---- Information given
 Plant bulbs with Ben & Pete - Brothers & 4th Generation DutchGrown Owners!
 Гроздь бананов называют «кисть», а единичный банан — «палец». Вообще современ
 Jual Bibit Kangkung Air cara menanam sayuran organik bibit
--------
---- Information given
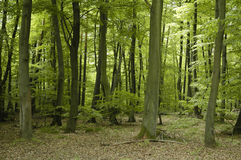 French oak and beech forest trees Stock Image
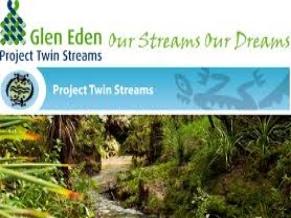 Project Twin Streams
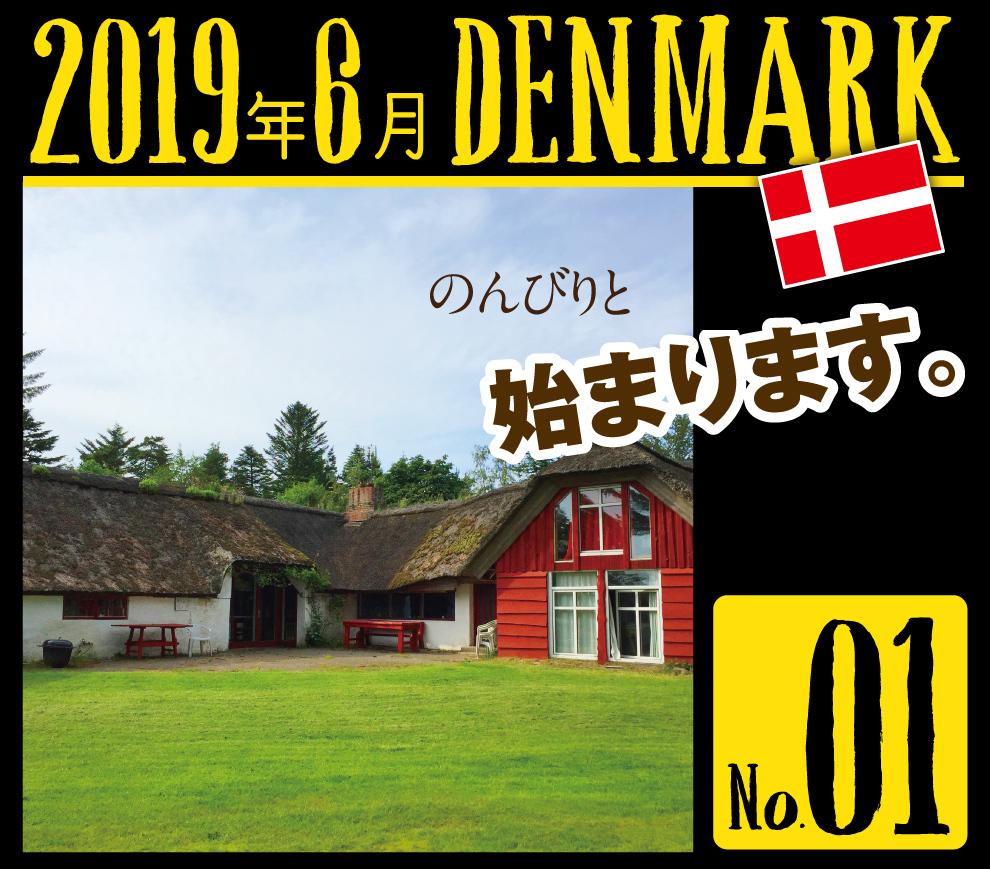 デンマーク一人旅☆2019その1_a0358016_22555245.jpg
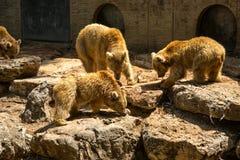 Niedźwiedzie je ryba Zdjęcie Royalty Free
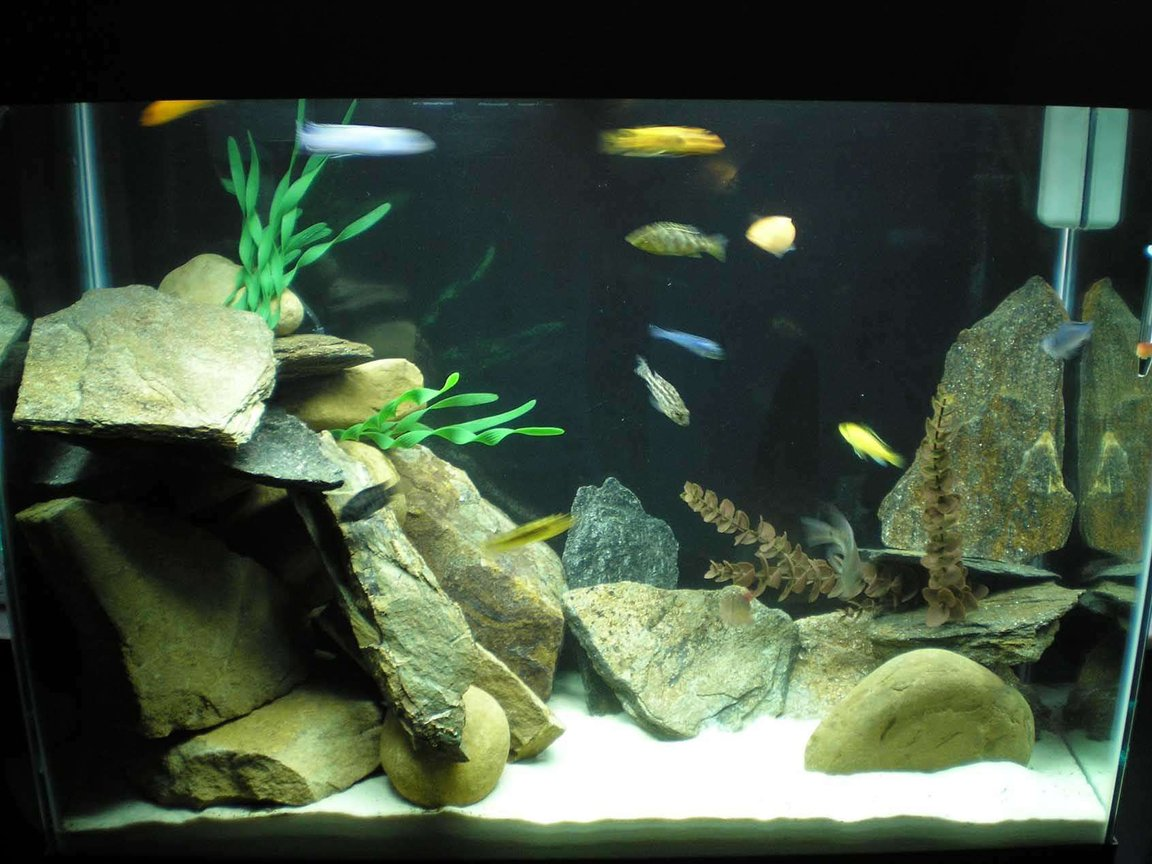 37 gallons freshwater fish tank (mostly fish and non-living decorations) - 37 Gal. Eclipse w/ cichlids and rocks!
--------
---- Information given
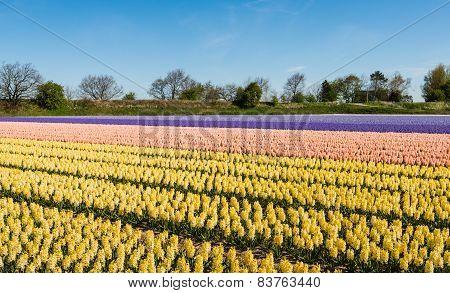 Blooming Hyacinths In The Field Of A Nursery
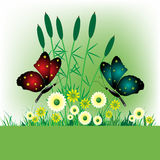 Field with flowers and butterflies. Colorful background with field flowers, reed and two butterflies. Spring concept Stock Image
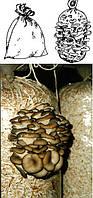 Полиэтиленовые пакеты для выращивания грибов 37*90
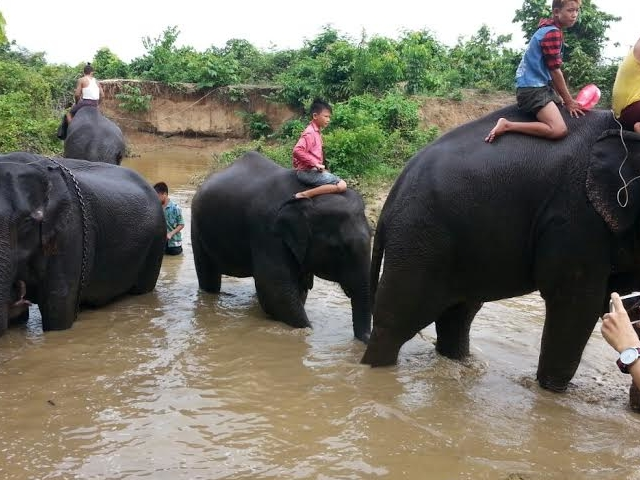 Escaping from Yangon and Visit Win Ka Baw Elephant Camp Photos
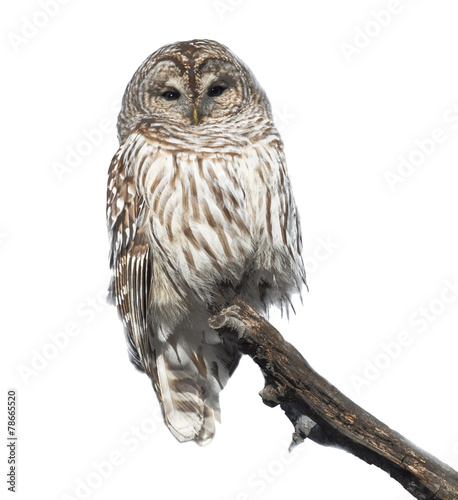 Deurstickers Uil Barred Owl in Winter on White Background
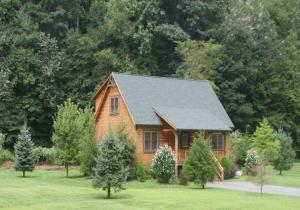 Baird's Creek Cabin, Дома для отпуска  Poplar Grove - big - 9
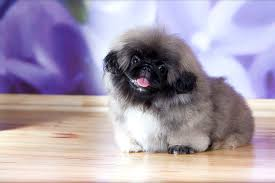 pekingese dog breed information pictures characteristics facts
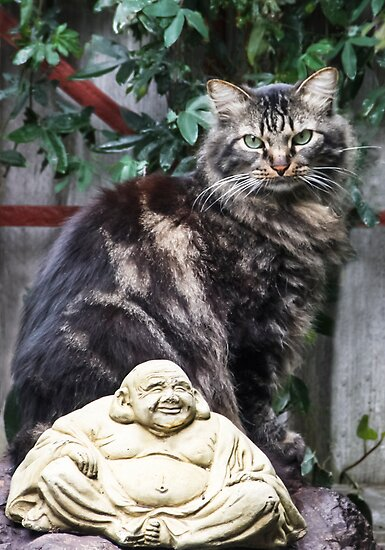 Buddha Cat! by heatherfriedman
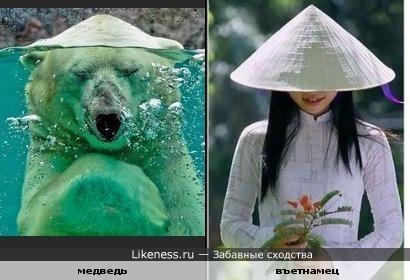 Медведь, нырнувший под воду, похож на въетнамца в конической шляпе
--------
Look above for the line with "Blooming Hyacinths In The Field Of A Nursery" and copy exactly from it through the line with "Медведь, нырнувший под", both included. Omit the pictures.

 Blooming Hyacinths In The Field Of A Nursery
 Field with flowers and butterflies. Colorful background with field flowers, reed and two butterflies. Spring concept Stock Image
 Полиэтиленовые пакеты для выращивания грибов 37*90
 Escaping from Yangon and Visit Win Ka Baw Elephant Camp Photos
 Deurstickers Uil Barred Owl in Winter on White Background
 Baird's Creek Cabin, Дома для отпуска  Poplar Grove - big - 9
 pekingese dog breed information pictures characteristics facts
 Buddha Cat! by heatherfriedman
 Медведь, нырнувший под воду, похож на въетнамца в конической шляпе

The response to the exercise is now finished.